The first part of Ofcom's strategy is to promote the rollout of fibre lines. To ensure this happens, the regulator has told Openreach it must open up its telegraph poles and underground ducts, allowing competitors to build their own infrastructure and supply more UK homes and businesses. Openreach has been legally required to open its ducts since 2009 but has seen little take-up. However, Ofcom insists that a "digital map" must be created so rivals can identify areas for improvement and invest in their own "advanced networks."

Although BT has avoided a split, there will be changes to how it interacts with Openreach. The broadband arm will still operate as a division of BT Group, but it will now need to do so more independently. Ofcom says Openreach will now need to "take its own decisions on budget, investment and strategy," instead of being governed by financiers at BT Group. That could mean it becomes a "wholly-owned subsidiary" but Ofcom could also spin out Openreach in the future if it deems necessary.

Sky, of course, is happy about that: "Ofcom's actions today are not the end of the debate but a staging post towards delivering the network and service that Britain needs. We believe the simplest and most effective way to fix the current broken market structure is for Openreach to be completely independent. We are pleased to see that separation is still on the table."

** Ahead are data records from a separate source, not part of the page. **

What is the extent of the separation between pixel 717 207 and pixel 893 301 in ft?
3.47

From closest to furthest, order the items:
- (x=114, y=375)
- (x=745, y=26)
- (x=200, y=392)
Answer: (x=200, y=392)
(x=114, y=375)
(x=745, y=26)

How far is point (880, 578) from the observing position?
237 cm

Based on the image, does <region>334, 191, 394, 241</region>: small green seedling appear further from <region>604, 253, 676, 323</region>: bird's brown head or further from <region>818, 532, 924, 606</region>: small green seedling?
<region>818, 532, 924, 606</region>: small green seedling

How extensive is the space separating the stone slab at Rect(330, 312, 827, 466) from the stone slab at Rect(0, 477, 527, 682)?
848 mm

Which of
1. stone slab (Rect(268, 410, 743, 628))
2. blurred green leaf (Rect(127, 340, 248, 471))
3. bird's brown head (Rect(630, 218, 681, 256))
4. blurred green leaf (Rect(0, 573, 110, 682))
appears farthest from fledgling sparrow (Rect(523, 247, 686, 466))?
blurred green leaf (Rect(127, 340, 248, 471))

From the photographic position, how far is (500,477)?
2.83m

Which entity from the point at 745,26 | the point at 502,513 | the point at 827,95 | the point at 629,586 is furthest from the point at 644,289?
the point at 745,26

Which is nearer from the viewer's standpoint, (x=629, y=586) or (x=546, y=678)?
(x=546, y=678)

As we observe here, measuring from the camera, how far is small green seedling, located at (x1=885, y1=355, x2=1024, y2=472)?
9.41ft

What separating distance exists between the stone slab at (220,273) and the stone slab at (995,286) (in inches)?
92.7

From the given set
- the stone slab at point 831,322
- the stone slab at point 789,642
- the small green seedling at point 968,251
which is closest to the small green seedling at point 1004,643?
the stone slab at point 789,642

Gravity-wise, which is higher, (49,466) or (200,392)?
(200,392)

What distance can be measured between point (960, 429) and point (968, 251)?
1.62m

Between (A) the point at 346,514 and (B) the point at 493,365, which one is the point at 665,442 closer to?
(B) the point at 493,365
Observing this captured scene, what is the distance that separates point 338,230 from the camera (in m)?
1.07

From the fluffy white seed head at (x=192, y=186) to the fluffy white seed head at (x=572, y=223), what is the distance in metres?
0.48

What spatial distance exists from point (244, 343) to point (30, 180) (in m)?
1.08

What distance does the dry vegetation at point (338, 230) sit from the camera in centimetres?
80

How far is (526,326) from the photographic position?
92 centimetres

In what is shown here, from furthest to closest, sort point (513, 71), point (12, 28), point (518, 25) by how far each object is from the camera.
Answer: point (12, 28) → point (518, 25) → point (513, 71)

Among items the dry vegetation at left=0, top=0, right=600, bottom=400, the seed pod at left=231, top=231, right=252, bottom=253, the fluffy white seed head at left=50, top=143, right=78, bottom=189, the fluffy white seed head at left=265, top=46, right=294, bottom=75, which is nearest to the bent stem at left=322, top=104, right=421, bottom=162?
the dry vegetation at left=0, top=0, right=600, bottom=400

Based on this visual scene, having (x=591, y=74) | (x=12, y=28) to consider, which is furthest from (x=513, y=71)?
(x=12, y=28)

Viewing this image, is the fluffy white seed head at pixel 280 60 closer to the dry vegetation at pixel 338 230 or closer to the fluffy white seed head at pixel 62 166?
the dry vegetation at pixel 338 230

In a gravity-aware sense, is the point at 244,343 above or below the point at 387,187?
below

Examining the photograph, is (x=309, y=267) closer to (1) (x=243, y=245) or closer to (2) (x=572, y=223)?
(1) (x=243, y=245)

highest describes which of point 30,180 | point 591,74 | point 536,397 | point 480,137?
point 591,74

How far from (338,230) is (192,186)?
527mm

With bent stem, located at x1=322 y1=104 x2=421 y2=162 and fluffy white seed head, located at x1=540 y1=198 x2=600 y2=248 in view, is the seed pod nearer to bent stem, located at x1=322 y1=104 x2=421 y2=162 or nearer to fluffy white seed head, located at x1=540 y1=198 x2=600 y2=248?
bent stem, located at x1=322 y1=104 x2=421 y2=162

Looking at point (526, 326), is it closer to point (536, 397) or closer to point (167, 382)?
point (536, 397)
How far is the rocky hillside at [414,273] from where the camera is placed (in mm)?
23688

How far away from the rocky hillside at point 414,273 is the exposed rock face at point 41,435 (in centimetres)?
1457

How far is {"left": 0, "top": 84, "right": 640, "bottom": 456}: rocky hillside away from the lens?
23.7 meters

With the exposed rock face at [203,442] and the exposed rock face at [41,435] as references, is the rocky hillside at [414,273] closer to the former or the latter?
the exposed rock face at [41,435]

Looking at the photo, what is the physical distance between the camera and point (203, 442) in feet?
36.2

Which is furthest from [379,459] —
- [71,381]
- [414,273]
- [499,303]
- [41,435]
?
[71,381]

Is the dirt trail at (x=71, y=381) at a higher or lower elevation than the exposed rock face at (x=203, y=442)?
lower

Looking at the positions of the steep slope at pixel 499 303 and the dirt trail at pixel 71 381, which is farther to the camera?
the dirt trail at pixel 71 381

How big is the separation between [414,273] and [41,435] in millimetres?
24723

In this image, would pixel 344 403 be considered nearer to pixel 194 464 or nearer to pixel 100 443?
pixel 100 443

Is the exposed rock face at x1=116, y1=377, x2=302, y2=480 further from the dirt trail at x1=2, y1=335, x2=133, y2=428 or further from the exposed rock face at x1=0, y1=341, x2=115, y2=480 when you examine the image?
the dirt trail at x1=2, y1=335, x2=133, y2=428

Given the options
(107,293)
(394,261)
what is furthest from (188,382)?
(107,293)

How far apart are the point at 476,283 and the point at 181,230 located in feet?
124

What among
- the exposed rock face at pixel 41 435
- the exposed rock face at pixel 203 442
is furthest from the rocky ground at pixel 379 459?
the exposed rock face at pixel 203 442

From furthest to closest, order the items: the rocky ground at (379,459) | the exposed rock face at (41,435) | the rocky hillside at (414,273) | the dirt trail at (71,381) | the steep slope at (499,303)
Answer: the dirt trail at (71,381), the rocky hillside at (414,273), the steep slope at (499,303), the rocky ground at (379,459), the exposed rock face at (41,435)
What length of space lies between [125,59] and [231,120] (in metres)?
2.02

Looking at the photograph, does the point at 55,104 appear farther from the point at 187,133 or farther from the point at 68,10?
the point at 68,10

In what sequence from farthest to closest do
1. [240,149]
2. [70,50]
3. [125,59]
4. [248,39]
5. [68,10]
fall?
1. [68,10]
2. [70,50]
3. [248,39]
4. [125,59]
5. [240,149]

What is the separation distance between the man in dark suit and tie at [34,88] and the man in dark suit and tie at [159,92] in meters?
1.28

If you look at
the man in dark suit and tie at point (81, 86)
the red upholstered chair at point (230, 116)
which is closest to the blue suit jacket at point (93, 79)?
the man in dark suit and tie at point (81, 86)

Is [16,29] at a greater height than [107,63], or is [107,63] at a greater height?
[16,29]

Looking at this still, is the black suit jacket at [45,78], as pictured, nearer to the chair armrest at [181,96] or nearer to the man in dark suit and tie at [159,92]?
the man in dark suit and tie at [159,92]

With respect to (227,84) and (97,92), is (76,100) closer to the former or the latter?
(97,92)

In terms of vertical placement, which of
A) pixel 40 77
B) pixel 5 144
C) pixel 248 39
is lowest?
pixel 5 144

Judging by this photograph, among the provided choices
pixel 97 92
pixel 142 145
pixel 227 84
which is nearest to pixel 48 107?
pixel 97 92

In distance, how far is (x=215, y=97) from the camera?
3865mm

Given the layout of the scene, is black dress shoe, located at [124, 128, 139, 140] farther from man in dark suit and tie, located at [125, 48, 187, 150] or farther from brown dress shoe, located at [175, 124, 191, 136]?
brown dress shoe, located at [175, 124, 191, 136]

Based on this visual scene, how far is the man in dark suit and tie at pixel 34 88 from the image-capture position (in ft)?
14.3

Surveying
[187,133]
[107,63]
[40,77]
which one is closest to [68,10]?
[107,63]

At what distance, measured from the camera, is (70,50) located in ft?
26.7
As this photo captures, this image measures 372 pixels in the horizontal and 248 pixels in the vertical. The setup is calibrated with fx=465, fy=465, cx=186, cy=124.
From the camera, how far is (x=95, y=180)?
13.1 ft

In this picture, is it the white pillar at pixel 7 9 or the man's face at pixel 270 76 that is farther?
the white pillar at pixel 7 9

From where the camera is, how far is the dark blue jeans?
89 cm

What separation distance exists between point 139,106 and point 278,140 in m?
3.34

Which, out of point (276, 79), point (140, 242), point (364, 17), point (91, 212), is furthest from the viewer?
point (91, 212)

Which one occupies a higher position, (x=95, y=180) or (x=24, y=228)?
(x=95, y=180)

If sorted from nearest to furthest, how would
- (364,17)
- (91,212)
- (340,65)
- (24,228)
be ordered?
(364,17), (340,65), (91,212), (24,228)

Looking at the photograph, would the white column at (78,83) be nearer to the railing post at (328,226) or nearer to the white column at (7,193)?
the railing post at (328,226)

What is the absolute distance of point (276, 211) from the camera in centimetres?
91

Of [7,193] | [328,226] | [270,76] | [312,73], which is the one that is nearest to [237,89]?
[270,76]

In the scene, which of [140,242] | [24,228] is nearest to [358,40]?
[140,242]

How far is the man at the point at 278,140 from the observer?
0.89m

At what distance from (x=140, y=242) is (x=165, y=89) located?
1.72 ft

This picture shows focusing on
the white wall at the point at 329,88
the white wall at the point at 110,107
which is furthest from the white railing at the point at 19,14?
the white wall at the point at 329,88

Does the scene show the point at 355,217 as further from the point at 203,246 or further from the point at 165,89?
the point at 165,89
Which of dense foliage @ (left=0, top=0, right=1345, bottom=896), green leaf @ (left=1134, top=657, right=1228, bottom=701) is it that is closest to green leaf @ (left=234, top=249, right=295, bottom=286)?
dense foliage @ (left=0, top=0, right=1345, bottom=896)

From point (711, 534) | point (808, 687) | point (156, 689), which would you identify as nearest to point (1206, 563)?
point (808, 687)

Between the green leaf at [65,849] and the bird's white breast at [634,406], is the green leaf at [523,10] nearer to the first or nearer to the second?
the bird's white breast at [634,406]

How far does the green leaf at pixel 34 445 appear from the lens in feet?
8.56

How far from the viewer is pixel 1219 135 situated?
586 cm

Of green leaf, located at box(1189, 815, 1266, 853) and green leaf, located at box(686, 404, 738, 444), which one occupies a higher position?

With Openreach's governance and infrastructure covered, Ofcom has also laid out plans to improve Openreach's level of service. First, Ofcom will impose tougher rules on how it repairs faults, but also ensure it installs new lines more quickly. Customers will be entitled to automatic compensation when things don't work, incentivizing Openreach to identify and patch issues so it doesn't lose money.

BT has talked up its position as one of the leading broadband operators in Europe and welcomed Ofcom's decision not to split the two companies. "Openreach is already one of the most heavily regulated businesses in the world but we have volunteered to accept tighter regulation to bring matters to a clear and speedy conclusion," it said in a statement.

"A great deal of what they are proposing is already in place and we are open to discussions about how the current rules can be amended and updated. A voluntary, binding settlement is in everyone's interests and we will work hard to ensure one is reached."